TRAVAIL À FAIRE:
1. Répondez d'après le passage sur la langue et le style :
(a) En quelle année a été signée la *Défense et illustration de la langue française aujourd'hui* ?
(b) Avec qui a-t-elle été signée ?
(c) Quels trois adjectifs qualifient le nouveau mode d'abstraction ?
2. Extrayez du passage sur la langue et le style la partie qui commence par les mots « Et animé aussi » et s'achève sur « Pommier/France Info) ? ».
3. Énumérez tout ce sur quoi porte le « goût charnel » évoqué au début du passage sur la langue et le style.

PASSAGE FOURNI:

******

Et animé aussi d’un goût charnel de la langue natale, des puissances tapies dans les mots, du chant des phrases. S’acoquinant sans vergogne avec les belles lettres pour parler clair. Développant des idées denses dans la langue du peuple plutôt que dans celle des doctes. Le style, ici, est l’instrument central : immergé dans la langue vivante, il en appelle à toutes ses ressources plutôt qu’aux jargons savants, pour créer un nouveau mode d’abstraction à la fois rapide, rigoureux et charnu. N’a-t-il pas encore signé, en 2018, avec Michel Polacco, une Défense et illustration de la langue française aujourd’hui (Le Pommier/France Info) ?

******

[Courtes légendes descriptives]
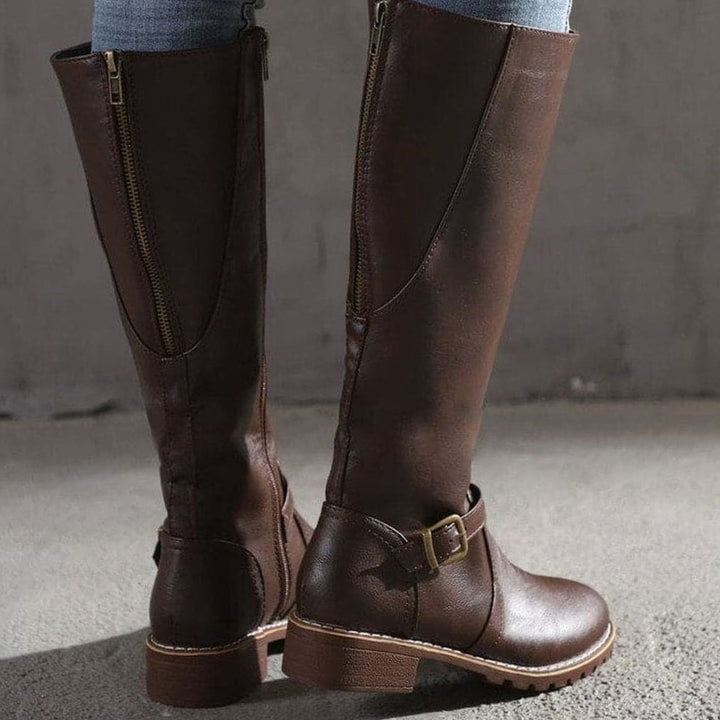 Women's Classic Buckle Side-Zip Knee-High Boots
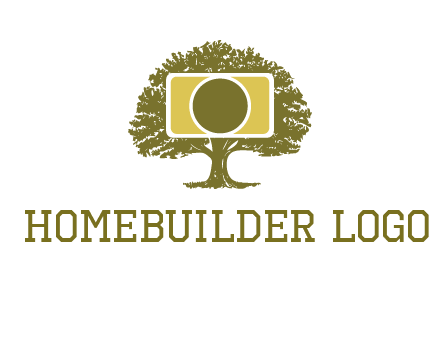 rectangle camera and tree photography logo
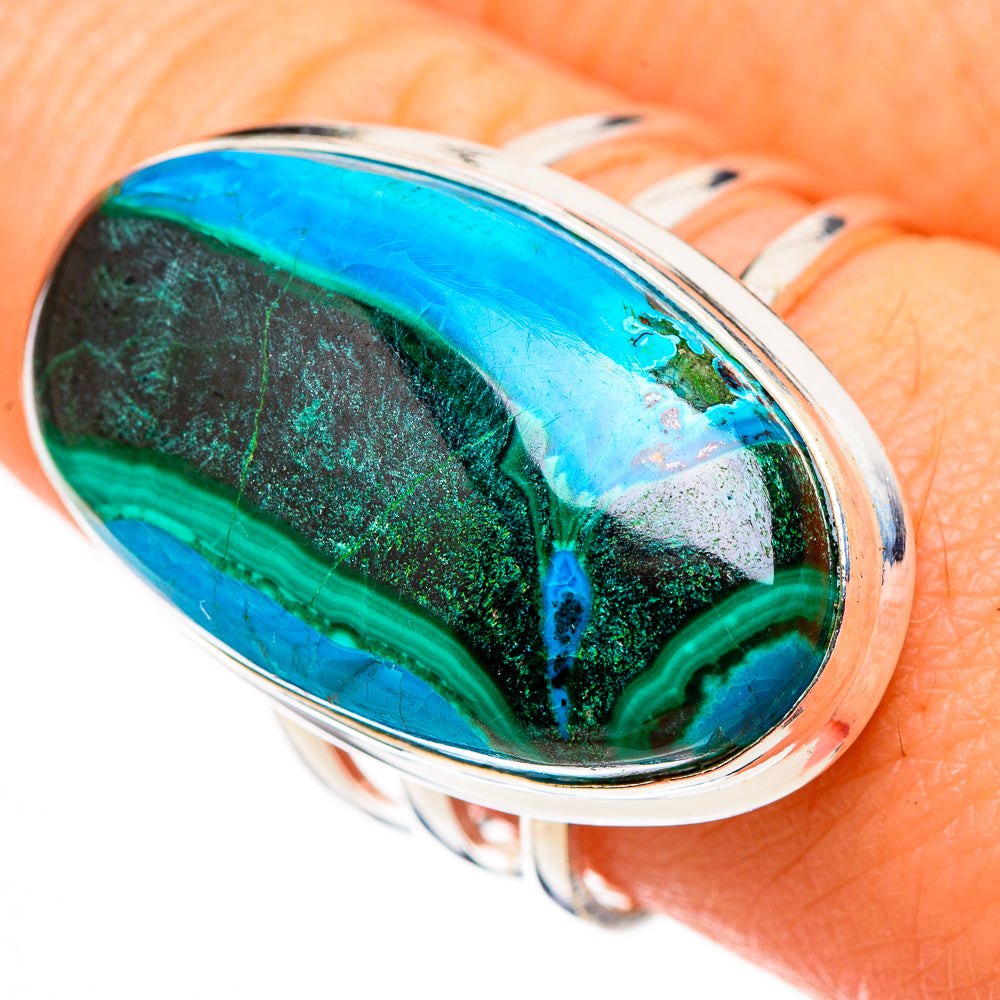 Malachite In Chrysocolla Rings handcrafted by Anasilvercos - RING127016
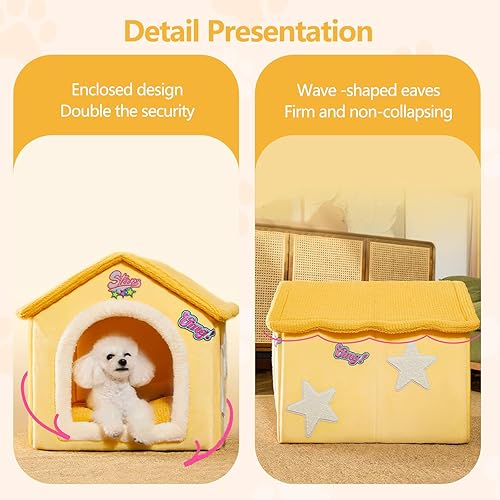 Miniatura 4 de Casa para gatos, cama cueva de gatos de dibujos animados con almohada de cojín extraíble lavable, bonita tienda de campaña para gatos, cálida y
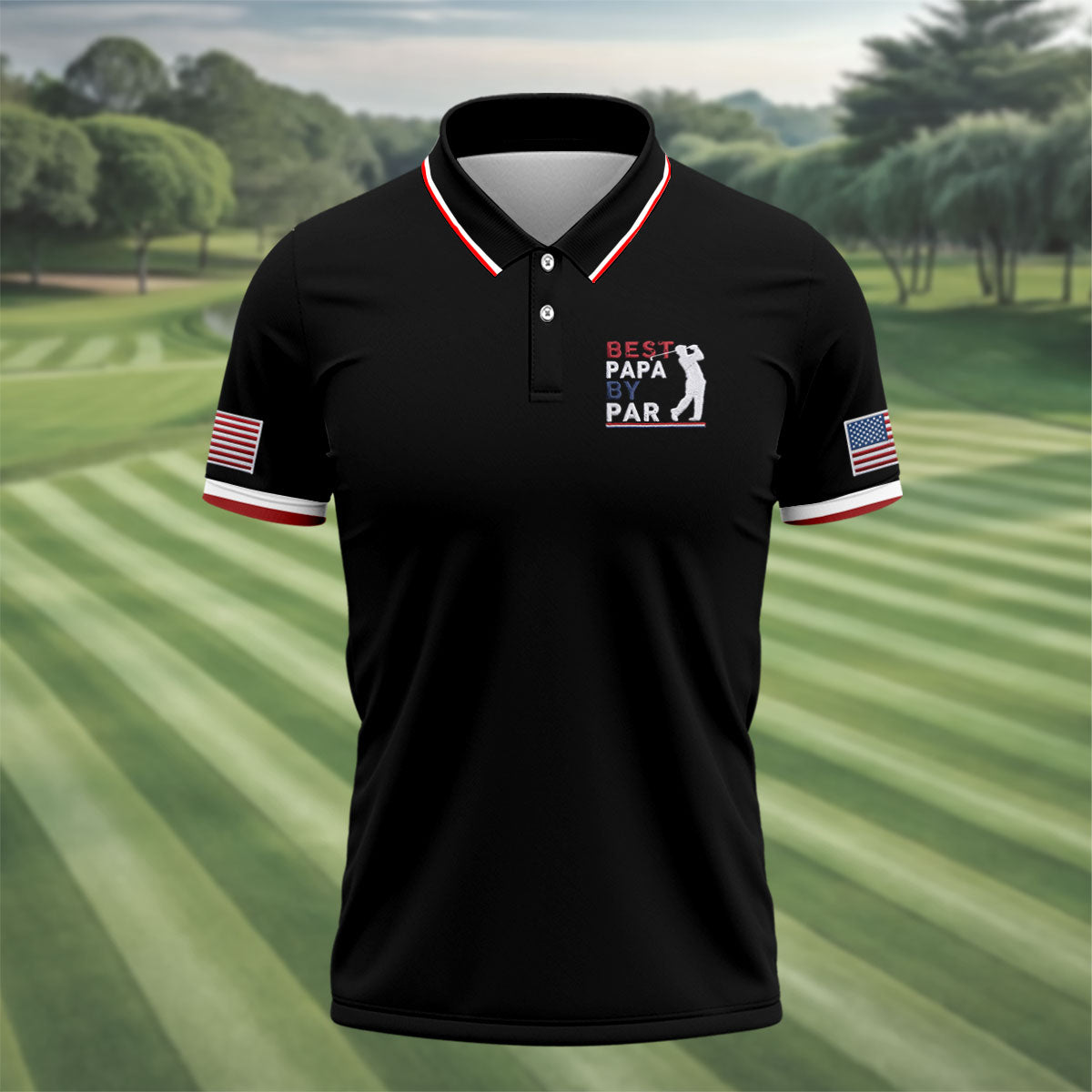 Black Best Papa By Par Embroidered Golf Polo Shirt, Mens Golf Apparel, Mens Golf Polo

******

LISTE DES RÉPONSES:
1.
(a) En 2018.
(b) Avec Michel Polacco.
(c) Rapide, rigoureux et charnu.

2.
Et animé aussi d’un goût charnel de la langue natale, des puissances tapies dans les mots, du chant des phrases. S’acoquinant sans vergogne avec les belles lettres pour parler clair. Développant des idées denses dans la langue du peuple plutôt que dans celle des doctes. Le style, ici, est l’instrument central : immergé dans la langue vivante, il en appelle à toutes ses ressources plutôt qu’aux jargons savants, pour créer un nouveau mode d’abstraction à la fois rapide, rigoureux et charnu. N’a-t-il pas encore signé, en 2018, avec Michel Polacco, une Défense et illustration de la langue française aujourd’hui (Le Pommier/France Info) ?

3. La langue natale ; les puissances tapies dans les mots ; le chant des phrases.